The produced model estimated the suitable habitat for R. annulatus across the world. Our results predicted the presence of this vector in South Texas of the USA along the Texas–Mexico border, and this result overlapped in most cases with those of previously published studies (Estrada-Peña and Venzal 2006; Giles et al. 2014). Additionally, a previous study (Lohmeyer et al. 2011) indicated the presence of R. annulatus in Maverick, Kinney, and Webb Counties in southern Texas; this previous result concurred with our prediction in these regions. In California, this species is sometimes found (Spickler and Rovid 2007), which is similar to our result that predicted the potential distribution of R. annulatus in this region. No previous reports have indicated the presence of this species in New Mexico, Arizona, and Washington, although our model predicted its potential distribution in these states.

Our model predicted the presence of this vector in Brazil, Bolivia, Venezuela, and Argentina; however, previous studies interested in the surveillance of ticks in Brazil and Bolivia indicated that the presence of R. annulatus in these two countries was regarded as erroneous due to misidentification (Dantas-Torres et al. 2009; Mastropaolo et al. 2014). Hence, our study sheds light on performing de novo field surveillance for this vector in these regions.

In Africa, Estrada-Peña et al. (2006) predicted the distribution of R. annulatus. The results of our model overlap in most cases with the results of this study in areas with Mediterranean and savanna climates, especially in West and North Africa; however, our model showed an increase in suitable habitats in North Africa (Egypt, Libya, Tunisia, Algeria, and Morocco). Our map anticipated new suitable areas in Central Africa (Gabon, Central African Republic, and the Democratic Republic of Congo) and Eastern Africa (Tanzania), where the species was also identified (Kerario et al. 2017; Guglielmone and Robbins 2018). Our model was the first to focus on mapping the potential geographical distribution of this species in the Near East and Asia.

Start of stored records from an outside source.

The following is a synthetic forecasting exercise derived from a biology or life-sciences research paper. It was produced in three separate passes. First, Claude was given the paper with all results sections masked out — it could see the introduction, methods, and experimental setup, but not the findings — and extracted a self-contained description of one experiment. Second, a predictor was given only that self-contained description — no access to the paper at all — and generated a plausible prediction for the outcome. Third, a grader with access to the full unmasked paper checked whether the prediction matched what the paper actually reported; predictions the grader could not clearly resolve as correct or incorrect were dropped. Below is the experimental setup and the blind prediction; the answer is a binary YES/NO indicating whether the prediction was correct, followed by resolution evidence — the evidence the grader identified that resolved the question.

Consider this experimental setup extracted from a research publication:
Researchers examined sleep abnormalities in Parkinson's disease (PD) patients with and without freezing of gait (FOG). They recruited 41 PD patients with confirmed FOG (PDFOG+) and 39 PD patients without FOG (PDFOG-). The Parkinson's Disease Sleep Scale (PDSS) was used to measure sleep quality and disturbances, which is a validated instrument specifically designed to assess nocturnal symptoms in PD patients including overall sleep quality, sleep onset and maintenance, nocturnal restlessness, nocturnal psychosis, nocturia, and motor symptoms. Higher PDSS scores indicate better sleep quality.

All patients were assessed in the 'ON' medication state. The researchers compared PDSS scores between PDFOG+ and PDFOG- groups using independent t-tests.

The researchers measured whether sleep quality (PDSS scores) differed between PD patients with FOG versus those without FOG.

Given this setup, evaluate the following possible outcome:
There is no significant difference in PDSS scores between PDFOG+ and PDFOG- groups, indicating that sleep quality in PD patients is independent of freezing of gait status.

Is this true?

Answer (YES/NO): NO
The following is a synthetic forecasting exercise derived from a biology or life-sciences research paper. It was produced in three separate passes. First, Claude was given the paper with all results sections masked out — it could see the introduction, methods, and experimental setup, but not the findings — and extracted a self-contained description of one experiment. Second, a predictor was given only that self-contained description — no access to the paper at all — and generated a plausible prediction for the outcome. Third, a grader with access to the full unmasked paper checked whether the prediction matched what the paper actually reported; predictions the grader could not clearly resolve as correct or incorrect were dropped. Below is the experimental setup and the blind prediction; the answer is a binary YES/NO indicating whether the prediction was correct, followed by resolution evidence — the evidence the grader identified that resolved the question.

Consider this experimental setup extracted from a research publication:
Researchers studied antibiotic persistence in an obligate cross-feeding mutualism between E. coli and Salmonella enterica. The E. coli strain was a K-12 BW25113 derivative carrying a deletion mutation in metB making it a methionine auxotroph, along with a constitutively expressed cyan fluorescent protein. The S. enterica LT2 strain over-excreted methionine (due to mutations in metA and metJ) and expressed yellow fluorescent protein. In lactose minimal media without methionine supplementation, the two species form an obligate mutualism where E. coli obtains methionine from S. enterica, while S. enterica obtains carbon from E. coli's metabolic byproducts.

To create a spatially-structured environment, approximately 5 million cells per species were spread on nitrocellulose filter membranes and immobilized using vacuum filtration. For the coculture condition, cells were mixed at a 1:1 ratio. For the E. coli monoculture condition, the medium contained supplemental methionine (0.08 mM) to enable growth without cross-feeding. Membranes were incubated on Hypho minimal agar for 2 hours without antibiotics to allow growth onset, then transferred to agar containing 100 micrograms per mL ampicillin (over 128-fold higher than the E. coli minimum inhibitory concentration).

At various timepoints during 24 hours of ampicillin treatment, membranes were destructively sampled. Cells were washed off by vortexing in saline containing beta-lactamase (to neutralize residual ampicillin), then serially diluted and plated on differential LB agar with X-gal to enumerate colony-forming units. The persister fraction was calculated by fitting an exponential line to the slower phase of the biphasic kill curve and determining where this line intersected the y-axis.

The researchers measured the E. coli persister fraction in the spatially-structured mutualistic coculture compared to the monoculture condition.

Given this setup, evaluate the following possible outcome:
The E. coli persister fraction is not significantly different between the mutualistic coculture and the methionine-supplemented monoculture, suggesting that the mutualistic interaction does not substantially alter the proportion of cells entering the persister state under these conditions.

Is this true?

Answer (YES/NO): NO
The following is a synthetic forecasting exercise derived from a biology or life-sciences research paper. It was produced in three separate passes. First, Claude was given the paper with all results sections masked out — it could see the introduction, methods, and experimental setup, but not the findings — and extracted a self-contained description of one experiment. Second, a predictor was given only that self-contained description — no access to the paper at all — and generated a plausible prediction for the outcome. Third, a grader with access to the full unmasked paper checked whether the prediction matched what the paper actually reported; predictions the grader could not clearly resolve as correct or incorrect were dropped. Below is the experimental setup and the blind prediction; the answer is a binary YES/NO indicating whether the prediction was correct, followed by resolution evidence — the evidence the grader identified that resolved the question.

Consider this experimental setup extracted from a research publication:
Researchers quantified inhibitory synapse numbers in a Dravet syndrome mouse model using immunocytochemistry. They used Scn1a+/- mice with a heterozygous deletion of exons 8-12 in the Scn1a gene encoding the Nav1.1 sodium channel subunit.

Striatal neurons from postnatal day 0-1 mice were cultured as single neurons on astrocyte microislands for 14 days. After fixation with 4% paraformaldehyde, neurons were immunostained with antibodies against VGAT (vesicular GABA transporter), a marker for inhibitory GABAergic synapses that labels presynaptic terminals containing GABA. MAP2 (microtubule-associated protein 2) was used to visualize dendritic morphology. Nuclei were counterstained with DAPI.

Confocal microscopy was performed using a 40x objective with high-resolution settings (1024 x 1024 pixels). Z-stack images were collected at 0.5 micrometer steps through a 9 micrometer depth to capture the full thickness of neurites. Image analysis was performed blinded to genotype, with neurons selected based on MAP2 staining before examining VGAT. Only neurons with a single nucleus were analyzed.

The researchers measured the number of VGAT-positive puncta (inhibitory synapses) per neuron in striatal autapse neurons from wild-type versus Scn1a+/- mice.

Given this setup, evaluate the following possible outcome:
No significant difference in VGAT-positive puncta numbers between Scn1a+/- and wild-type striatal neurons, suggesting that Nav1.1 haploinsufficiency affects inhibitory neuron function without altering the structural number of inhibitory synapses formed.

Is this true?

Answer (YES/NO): NO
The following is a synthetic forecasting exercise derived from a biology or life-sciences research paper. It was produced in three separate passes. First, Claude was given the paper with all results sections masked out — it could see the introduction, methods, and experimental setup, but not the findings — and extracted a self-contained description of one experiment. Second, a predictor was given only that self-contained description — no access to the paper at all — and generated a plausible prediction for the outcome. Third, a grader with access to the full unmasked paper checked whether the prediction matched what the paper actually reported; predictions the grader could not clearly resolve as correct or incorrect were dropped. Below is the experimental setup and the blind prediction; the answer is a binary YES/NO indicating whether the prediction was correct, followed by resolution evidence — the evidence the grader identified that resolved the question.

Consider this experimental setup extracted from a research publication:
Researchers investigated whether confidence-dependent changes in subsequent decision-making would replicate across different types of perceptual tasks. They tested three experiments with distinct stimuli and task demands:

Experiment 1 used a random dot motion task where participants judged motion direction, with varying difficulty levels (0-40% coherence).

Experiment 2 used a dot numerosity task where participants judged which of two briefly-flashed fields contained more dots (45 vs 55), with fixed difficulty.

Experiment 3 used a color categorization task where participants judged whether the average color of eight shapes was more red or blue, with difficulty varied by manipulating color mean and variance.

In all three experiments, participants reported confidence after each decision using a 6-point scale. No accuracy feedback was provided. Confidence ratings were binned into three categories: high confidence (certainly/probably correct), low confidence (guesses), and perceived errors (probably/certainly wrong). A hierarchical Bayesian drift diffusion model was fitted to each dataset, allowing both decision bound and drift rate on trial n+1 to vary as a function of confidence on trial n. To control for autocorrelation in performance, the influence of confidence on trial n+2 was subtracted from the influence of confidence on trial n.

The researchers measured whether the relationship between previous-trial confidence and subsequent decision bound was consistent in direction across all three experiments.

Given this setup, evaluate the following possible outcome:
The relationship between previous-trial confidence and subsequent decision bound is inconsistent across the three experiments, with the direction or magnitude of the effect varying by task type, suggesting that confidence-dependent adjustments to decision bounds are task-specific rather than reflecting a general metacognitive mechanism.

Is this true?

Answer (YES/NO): NO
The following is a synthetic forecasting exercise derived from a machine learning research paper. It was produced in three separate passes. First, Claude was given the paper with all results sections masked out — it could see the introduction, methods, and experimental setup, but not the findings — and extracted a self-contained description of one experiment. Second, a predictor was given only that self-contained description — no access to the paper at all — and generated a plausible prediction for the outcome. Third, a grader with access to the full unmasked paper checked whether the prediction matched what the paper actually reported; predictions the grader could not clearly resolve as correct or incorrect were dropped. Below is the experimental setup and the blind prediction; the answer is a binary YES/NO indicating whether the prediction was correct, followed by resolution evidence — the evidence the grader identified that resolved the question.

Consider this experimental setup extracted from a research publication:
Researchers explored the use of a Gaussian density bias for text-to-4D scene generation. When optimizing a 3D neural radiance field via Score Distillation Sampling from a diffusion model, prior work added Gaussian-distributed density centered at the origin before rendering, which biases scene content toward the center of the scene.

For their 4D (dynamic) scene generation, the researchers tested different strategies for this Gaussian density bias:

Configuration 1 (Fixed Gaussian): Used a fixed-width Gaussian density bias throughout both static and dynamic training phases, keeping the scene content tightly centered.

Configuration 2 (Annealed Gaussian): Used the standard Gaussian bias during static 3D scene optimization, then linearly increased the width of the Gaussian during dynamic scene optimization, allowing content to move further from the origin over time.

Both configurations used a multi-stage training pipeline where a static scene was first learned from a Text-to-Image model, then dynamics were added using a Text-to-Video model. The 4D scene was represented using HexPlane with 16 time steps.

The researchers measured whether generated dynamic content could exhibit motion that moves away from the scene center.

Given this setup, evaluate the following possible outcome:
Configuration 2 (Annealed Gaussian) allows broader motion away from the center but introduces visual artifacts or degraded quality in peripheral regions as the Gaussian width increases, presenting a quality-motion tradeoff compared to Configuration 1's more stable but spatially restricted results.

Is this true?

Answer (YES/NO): NO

However, the present work predicts the potential current distribution of R. annulatus and has some limitations in anticipating the future distribution for species under climate change. We intentionally ignored predictions for future scenarios due to a lack of future data for NDVI variables, which made it difficult to project these models into the future. Finally, this study can guide control programs and surveillance priorities, which are primarily dependent on estimating suitable areas where a vector may occur. This study provided further details related to mapping the potential current distribution of R. annulatus worldwide, improved the information on the potential distribution of R. annulatus, and identified several other regions at risk of invasions by this vector.